US Wheat Review on Friday: Stumbles on lack of bullish news



Forecasts for a record world crop and a lack of bullish news pushed U.S. wheat futures lower Friday, despite strong rallies in the neighboring corn and soybean markets.


Chicago Board of Trade December wheat fell 7 cents to US$7.19 1/4 per bushel. Kansas City Board of Trade December wheat dropped 4 3/4 cents to US$7.59 1/2, and Minneapolis Grain Exchange December wheat slipped 3 1/4 cents to US$7.87 3/4.


The U.S. Department of Agriculture issued its September supply/demand report and raised its forecast for world wheat production to 676.3 million tonnes, up 5.5 million from August. The increase was expected and the report was generally seen as "neutral" for wheat, traders said.

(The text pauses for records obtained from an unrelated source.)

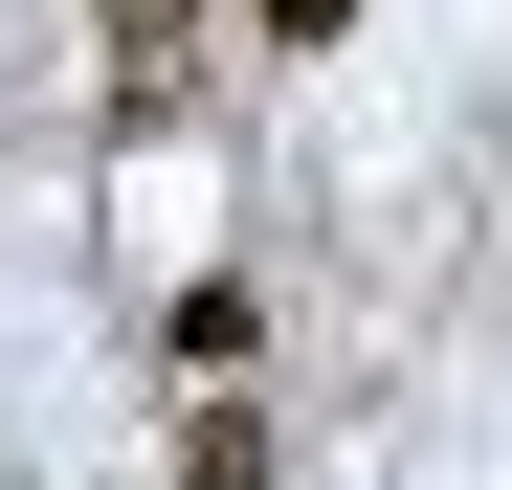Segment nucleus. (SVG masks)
Here are the masks:
<instances>
[{
  "instance_id": "f03ea898",
  "label": "nucleus",
  "mask_w": 512,
  "mask_h": 490,
  "mask_svg": "<svg viewBox=\"0 0 512 490\" xmlns=\"http://www.w3.org/2000/svg\"><path fill=\"white\" fill-rule=\"evenodd\" d=\"M156 335H179V379H245V357H268V312H245V290H223V268H201V290H179V312H156Z\"/></svg>"
},
{
  "instance_id": "7ed1b4c3",
  "label": "nucleus",
  "mask_w": 512,
  "mask_h": 490,
  "mask_svg": "<svg viewBox=\"0 0 512 490\" xmlns=\"http://www.w3.org/2000/svg\"><path fill=\"white\" fill-rule=\"evenodd\" d=\"M179 490H268V424H245L223 379H201V424H179Z\"/></svg>"
},
{
  "instance_id": "20e7f679",
  "label": "nucleus",
  "mask_w": 512,
  "mask_h": 490,
  "mask_svg": "<svg viewBox=\"0 0 512 490\" xmlns=\"http://www.w3.org/2000/svg\"><path fill=\"white\" fill-rule=\"evenodd\" d=\"M245 23H268V45H334V23H357V0H245Z\"/></svg>"
},
{
  "instance_id": "f257e3e1",
  "label": "nucleus",
  "mask_w": 512,
  "mask_h": 490,
  "mask_svg": "<svg viewBox=\"0 0 512 490\" xmlns=\"http://www.w3.org/2000/svg\"><path fill=\"white\" fill-rule=\"evenodd\" d=\"M90 45H112V112L156 134V112H179V67H201V0H112Z\"/></svg>"
}]
</instances>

"We've got a lot of wheat," said Sid Love, analyst for Kropf & Love Consulting. "We've got to feed a lot of wheat. Looking at the numbers, there wasn't anything really that dramatic in the wheat."


Traders had expected the USDA to trim its forecast for 2008-09 U.S. ending stocks, but the agency left the estimate unchanged at 574 million bushels. Demand is not strong enough to justify a drawdown in stocks yet, said Brian Hoops, president of Midwest Market Solutions.

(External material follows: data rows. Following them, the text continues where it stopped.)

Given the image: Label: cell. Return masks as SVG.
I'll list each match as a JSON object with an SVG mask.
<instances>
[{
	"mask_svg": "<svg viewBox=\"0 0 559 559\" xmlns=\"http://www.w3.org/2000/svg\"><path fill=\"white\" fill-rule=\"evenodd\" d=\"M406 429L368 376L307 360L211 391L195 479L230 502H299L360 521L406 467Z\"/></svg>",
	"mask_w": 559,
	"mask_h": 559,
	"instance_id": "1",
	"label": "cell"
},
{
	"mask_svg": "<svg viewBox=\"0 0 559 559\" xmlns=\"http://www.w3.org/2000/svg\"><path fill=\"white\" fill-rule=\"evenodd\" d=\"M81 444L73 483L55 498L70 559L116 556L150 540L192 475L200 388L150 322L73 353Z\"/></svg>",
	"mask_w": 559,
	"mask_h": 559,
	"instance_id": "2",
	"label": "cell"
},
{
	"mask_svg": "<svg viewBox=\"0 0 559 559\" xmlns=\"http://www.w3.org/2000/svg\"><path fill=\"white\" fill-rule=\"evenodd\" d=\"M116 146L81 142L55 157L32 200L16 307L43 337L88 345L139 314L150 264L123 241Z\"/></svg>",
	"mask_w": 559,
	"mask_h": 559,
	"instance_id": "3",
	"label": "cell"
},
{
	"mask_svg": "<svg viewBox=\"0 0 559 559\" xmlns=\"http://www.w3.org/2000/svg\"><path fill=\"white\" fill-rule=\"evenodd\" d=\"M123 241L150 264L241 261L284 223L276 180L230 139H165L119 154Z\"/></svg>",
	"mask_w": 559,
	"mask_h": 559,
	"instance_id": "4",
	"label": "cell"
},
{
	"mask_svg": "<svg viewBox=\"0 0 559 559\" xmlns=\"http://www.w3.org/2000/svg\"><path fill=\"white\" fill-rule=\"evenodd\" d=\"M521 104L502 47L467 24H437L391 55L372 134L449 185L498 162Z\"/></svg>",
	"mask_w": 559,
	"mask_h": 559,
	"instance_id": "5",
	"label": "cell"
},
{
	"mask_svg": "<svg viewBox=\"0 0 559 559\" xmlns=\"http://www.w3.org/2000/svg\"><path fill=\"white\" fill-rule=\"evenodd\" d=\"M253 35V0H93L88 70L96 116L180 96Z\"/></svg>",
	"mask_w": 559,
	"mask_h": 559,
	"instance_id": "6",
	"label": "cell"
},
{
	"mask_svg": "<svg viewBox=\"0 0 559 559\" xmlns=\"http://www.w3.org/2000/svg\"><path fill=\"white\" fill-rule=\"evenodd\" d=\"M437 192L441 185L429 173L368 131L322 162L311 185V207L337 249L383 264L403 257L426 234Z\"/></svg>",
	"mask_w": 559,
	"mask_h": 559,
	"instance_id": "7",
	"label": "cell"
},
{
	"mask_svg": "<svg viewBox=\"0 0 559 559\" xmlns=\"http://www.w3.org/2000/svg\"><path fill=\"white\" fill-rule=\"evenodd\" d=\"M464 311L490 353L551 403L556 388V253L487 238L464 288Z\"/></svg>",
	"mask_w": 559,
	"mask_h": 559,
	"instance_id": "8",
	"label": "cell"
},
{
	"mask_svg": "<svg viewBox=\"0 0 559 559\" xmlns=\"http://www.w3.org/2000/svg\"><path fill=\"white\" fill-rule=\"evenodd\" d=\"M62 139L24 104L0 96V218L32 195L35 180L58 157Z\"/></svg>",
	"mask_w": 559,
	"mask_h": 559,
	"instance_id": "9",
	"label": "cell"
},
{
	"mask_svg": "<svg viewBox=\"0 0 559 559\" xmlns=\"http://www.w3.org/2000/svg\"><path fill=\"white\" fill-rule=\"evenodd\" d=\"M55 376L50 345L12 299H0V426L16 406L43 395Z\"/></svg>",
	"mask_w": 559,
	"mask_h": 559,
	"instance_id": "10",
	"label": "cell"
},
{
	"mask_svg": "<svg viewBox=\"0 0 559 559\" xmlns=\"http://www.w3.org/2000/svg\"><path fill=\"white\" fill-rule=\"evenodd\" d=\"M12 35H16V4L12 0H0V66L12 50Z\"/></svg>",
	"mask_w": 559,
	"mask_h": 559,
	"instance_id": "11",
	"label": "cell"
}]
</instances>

Wheat climbed at the opening on spillover support from the row crops, with CBOT December wheat hitting a session high of US$7.42. However, the markets pulled back after corn showed some weakness, traders said.

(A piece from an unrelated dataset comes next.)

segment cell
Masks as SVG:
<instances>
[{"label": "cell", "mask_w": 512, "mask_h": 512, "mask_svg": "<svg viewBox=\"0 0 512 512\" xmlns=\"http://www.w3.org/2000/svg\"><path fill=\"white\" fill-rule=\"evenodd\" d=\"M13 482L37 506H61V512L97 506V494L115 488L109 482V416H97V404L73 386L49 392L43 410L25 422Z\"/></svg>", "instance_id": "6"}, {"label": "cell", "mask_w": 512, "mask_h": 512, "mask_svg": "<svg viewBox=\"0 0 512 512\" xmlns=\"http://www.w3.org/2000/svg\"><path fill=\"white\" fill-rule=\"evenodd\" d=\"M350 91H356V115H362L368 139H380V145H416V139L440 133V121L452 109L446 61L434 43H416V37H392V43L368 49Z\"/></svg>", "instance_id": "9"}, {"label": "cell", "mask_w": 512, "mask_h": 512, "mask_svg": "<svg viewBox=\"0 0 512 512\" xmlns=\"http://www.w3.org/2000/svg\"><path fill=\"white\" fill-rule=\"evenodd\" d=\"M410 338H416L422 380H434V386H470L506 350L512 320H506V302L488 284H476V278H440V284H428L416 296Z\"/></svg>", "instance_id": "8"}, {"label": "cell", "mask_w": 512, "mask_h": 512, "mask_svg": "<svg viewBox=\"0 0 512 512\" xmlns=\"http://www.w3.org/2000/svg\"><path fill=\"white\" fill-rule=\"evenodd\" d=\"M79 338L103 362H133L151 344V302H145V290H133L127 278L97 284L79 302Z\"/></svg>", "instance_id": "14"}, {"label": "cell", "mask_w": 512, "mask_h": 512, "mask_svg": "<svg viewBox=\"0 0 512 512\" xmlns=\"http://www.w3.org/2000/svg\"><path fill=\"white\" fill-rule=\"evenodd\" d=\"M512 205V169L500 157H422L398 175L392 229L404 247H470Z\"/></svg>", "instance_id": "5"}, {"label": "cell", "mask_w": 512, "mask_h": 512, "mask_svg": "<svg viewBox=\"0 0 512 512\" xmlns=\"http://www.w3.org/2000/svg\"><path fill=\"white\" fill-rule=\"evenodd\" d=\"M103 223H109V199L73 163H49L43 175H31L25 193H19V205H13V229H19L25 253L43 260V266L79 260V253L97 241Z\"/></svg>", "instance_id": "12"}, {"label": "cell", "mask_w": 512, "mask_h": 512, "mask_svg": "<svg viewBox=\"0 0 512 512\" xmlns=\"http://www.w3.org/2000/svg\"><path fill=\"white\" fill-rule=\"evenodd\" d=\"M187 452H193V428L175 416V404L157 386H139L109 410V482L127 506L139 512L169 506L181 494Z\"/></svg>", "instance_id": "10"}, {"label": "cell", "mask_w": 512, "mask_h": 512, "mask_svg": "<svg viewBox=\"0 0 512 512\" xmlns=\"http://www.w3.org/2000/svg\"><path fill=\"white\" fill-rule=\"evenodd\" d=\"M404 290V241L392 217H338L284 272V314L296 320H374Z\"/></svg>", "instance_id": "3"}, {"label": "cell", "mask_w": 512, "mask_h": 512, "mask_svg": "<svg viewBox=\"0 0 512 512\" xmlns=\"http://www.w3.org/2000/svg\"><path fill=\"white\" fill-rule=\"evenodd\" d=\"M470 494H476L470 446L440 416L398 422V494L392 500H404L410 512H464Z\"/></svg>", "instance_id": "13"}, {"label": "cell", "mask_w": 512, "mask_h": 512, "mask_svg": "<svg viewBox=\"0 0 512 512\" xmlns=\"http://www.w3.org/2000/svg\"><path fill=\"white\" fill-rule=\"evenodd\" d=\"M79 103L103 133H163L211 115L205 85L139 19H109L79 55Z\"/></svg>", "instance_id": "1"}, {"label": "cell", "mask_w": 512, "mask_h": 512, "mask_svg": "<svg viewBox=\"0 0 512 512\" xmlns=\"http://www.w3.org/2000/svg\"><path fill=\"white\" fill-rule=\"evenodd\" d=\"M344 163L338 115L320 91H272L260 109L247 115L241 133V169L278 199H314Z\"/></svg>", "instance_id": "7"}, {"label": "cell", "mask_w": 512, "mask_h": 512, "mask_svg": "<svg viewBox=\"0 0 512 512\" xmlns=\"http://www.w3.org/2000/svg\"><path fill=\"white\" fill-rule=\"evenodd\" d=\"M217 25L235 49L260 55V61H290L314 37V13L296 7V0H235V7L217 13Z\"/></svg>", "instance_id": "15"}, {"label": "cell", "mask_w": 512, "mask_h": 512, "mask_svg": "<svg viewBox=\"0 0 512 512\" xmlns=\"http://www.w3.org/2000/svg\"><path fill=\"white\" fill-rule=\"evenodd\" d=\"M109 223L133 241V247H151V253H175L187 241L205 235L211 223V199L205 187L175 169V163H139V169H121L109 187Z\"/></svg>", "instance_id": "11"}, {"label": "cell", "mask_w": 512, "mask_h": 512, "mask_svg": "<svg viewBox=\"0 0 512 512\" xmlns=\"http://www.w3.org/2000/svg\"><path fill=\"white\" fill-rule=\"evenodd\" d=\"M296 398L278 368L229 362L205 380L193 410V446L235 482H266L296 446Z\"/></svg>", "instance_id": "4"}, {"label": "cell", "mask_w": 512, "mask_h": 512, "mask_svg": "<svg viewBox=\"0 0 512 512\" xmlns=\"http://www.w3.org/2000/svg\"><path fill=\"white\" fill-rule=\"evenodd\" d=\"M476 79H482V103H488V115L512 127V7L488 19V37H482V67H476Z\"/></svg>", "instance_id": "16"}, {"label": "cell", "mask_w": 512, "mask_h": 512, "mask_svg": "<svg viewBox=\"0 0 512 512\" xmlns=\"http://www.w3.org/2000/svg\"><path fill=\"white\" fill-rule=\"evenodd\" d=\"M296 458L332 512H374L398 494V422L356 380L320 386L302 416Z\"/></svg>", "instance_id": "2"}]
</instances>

But wheat couldn't muster a higher close when corn bounced back to end up its daily, exchange-imposed limit of 30 cents in the December contract. Corn and wheat are linked as both are used for animal feed.



Kansas City Board of Trade


Volume was "lackluster" at the KCBT, a floor trader said. The market jumped at the start of the day session on borrowed strength from CBOT corn and soybeans but could not hold on to the gains, he said.


"We needed a little bit of a bounce," the trader said. "Even though the report was kind of neutral for wheat, we rode the tails of beans and corn."


Wheat has been in a downtrend since a spike high Aug. 21. The markets are oversold and due for a bounce, but the fundamental storyline remains bearish, an analyst said.



Minneapolis Grain Exchange


MGE wheat futures closed lower on the lack of bullish news, a floor trader said. There is not much support at the current price level, he said.


"There's nothing out there really to support this wheat," the trader said.


The USDA's small grains report will provide traders the next batch of fundamental data on the U.S. crop. The report, due out Sept. 30, includes estimates on wheat production and yields.